» **Task directions**
Extract, from the records beneath this instruction, each line that contains the word "California".

» **Dataset entries**
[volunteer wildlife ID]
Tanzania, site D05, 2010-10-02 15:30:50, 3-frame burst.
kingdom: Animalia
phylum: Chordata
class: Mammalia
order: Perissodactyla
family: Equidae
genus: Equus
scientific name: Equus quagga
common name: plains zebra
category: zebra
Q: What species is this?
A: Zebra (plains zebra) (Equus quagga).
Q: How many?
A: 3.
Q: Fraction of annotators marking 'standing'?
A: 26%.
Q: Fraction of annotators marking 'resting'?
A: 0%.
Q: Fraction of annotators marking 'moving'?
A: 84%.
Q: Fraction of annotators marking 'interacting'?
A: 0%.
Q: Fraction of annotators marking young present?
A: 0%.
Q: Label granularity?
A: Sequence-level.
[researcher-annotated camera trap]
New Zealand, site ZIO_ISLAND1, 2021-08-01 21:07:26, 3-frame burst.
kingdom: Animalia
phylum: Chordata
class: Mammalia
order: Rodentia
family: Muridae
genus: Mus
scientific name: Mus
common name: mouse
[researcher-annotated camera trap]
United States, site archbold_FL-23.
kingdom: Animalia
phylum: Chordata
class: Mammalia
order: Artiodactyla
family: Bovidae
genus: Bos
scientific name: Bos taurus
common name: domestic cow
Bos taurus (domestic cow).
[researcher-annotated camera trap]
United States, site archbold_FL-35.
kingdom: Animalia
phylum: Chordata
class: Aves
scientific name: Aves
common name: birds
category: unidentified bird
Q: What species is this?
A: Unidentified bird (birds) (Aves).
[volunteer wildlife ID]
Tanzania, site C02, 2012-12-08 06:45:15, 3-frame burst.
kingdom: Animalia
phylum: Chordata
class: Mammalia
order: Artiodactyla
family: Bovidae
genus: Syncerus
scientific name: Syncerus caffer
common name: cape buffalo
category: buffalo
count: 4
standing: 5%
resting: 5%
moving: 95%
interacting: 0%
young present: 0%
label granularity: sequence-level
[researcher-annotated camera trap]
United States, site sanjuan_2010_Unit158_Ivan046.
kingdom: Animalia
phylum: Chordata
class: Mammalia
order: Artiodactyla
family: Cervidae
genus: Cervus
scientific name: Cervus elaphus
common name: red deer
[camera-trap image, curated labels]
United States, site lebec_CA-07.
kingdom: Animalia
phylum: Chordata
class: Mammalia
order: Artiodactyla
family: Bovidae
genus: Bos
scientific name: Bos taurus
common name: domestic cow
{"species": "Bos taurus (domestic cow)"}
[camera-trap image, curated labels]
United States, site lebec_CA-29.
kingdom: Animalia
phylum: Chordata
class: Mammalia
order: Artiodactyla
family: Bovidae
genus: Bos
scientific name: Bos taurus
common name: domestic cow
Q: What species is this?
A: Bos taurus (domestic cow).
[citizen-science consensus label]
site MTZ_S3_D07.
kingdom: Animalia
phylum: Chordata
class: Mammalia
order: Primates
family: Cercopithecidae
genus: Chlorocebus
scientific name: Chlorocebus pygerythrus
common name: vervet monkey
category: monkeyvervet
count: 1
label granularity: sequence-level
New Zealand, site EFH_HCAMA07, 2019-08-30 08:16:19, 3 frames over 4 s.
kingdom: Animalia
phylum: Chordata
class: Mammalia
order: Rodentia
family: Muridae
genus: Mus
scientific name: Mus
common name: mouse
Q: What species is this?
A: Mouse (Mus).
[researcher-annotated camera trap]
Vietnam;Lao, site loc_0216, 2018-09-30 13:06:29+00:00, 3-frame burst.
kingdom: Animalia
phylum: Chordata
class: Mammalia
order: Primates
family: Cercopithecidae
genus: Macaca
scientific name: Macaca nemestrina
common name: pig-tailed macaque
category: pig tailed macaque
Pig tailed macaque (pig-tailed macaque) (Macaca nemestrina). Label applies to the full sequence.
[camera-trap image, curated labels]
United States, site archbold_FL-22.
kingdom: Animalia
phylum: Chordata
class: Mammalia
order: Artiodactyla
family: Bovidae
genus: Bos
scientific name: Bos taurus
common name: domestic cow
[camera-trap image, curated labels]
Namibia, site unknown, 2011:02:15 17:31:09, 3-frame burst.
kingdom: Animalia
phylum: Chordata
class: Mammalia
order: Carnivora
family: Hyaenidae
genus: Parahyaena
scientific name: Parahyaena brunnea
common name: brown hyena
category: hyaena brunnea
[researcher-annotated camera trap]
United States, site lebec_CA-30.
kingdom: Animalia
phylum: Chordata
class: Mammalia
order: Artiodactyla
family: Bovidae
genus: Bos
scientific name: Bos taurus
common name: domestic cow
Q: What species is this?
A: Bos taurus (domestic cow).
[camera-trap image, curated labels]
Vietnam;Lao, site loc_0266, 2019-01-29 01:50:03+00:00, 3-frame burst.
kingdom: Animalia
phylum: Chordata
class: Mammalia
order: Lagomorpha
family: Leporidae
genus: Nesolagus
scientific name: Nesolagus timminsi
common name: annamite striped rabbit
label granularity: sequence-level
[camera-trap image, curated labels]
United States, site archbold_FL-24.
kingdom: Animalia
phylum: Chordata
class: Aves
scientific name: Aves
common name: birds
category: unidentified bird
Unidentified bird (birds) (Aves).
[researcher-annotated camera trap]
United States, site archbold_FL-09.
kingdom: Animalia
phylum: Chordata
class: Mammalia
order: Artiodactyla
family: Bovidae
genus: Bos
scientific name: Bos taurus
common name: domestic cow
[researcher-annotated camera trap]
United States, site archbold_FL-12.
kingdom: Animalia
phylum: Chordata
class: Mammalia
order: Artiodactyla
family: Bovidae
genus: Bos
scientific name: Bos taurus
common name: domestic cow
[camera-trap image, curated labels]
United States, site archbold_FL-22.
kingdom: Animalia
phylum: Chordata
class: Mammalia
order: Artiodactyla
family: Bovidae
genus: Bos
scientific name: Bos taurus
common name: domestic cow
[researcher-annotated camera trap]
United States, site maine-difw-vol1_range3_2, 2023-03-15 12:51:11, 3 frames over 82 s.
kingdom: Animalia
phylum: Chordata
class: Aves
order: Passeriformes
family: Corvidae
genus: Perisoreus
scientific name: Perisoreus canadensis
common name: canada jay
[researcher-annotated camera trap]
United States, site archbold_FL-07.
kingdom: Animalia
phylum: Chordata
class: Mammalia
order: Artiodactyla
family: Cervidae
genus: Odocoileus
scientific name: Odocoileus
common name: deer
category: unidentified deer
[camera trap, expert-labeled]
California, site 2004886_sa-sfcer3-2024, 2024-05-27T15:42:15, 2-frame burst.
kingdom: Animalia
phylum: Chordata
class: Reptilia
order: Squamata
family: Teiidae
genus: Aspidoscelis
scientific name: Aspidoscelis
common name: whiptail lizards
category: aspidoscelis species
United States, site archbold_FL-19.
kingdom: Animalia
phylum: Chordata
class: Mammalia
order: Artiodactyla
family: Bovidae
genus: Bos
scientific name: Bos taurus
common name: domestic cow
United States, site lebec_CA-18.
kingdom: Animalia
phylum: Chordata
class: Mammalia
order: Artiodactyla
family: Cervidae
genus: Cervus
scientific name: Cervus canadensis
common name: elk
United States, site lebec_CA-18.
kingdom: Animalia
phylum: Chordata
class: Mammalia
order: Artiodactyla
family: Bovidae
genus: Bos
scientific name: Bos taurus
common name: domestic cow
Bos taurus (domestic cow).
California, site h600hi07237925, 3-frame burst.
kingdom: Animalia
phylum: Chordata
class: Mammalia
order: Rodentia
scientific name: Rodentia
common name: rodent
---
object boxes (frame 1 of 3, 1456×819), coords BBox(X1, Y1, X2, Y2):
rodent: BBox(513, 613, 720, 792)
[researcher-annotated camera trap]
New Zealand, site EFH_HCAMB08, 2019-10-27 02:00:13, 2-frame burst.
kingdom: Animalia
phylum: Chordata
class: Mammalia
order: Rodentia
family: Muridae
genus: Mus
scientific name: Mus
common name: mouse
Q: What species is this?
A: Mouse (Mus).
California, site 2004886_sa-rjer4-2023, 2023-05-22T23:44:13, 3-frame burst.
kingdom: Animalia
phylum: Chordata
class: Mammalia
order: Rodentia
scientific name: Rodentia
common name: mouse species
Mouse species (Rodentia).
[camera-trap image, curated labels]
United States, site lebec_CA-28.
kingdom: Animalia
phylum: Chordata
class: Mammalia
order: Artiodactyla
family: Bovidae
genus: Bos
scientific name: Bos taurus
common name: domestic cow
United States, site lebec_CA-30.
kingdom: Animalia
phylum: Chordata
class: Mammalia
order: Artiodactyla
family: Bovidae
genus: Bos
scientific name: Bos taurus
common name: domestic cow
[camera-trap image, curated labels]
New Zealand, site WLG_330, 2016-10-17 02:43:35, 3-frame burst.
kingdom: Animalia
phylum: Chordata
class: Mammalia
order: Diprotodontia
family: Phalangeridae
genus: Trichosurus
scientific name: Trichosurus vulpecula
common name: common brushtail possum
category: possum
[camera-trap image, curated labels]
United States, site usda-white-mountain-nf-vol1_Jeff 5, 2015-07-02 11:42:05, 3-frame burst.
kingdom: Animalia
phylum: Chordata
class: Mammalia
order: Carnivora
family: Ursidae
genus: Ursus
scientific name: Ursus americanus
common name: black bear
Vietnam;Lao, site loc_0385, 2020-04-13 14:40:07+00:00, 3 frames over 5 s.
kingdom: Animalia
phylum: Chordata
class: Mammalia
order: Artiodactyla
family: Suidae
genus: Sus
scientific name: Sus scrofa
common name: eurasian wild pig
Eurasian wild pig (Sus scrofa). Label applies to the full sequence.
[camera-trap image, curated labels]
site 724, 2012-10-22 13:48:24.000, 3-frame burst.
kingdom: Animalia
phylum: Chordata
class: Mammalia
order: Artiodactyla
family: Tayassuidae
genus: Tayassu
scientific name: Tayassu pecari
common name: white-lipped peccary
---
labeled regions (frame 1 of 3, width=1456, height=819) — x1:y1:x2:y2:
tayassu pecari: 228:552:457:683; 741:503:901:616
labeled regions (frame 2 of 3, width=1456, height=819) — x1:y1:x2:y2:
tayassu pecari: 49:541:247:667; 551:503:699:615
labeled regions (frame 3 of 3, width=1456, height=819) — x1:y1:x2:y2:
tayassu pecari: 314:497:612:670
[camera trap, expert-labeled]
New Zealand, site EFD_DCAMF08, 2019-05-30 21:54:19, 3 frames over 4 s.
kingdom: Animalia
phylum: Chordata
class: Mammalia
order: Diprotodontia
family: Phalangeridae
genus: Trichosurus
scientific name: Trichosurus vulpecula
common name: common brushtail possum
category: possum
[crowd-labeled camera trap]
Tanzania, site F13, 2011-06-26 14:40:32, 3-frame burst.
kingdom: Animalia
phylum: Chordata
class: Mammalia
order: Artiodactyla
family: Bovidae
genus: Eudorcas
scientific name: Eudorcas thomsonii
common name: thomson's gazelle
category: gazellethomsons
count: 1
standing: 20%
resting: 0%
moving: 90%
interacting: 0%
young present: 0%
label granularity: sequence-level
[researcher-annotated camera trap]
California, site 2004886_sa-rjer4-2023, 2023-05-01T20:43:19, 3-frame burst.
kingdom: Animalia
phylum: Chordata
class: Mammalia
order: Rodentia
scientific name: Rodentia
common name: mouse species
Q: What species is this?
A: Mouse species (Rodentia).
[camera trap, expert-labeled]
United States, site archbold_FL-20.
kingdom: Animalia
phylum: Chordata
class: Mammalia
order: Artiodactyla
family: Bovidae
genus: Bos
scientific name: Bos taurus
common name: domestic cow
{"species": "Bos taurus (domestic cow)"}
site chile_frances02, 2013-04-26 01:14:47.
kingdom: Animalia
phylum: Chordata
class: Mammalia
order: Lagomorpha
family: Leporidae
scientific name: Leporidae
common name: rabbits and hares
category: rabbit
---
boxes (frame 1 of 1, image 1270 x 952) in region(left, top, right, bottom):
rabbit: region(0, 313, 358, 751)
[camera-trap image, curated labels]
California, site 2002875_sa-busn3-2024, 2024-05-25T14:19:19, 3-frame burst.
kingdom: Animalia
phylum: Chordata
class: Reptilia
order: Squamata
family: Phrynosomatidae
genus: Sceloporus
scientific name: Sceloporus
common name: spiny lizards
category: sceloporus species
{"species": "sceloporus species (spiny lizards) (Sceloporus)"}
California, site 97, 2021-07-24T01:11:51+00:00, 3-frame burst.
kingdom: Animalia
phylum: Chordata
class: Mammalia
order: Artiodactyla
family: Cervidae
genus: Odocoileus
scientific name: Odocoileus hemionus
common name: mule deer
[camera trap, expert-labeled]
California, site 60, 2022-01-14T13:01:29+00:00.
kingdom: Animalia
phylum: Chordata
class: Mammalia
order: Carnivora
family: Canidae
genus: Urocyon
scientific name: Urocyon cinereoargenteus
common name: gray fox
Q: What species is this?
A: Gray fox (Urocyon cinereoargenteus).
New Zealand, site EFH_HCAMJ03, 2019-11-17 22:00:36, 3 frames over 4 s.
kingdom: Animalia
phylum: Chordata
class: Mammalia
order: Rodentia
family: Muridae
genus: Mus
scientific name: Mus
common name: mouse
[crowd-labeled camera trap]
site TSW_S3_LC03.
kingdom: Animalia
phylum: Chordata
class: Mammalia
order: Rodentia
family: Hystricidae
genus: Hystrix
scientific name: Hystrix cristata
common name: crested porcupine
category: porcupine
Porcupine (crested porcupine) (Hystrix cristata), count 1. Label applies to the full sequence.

» **Written response**
California, site 2004886_sa-sfcer3-2024, 2024-05-27T15:42:15, 2-frame burst.
California, site h600hi07237925, 3-frame burst.
California, site 2004886_sa-rjer4-2023, 2023-05-22T23:44:13, 3-frame burst.
California, site 2004886_sa-rjer4-2023, 2023-05-01T20:43:19, 3-frame burst.
California, site 2002875_sa-busn3-2024, 2024-05-25T14:19:19, 3-frame burst.
California, site 97, 2021-07-24T01:11:51+00:00, 3-frame burst.
California, site 60, 2022-01-14T13:01:29+00:00.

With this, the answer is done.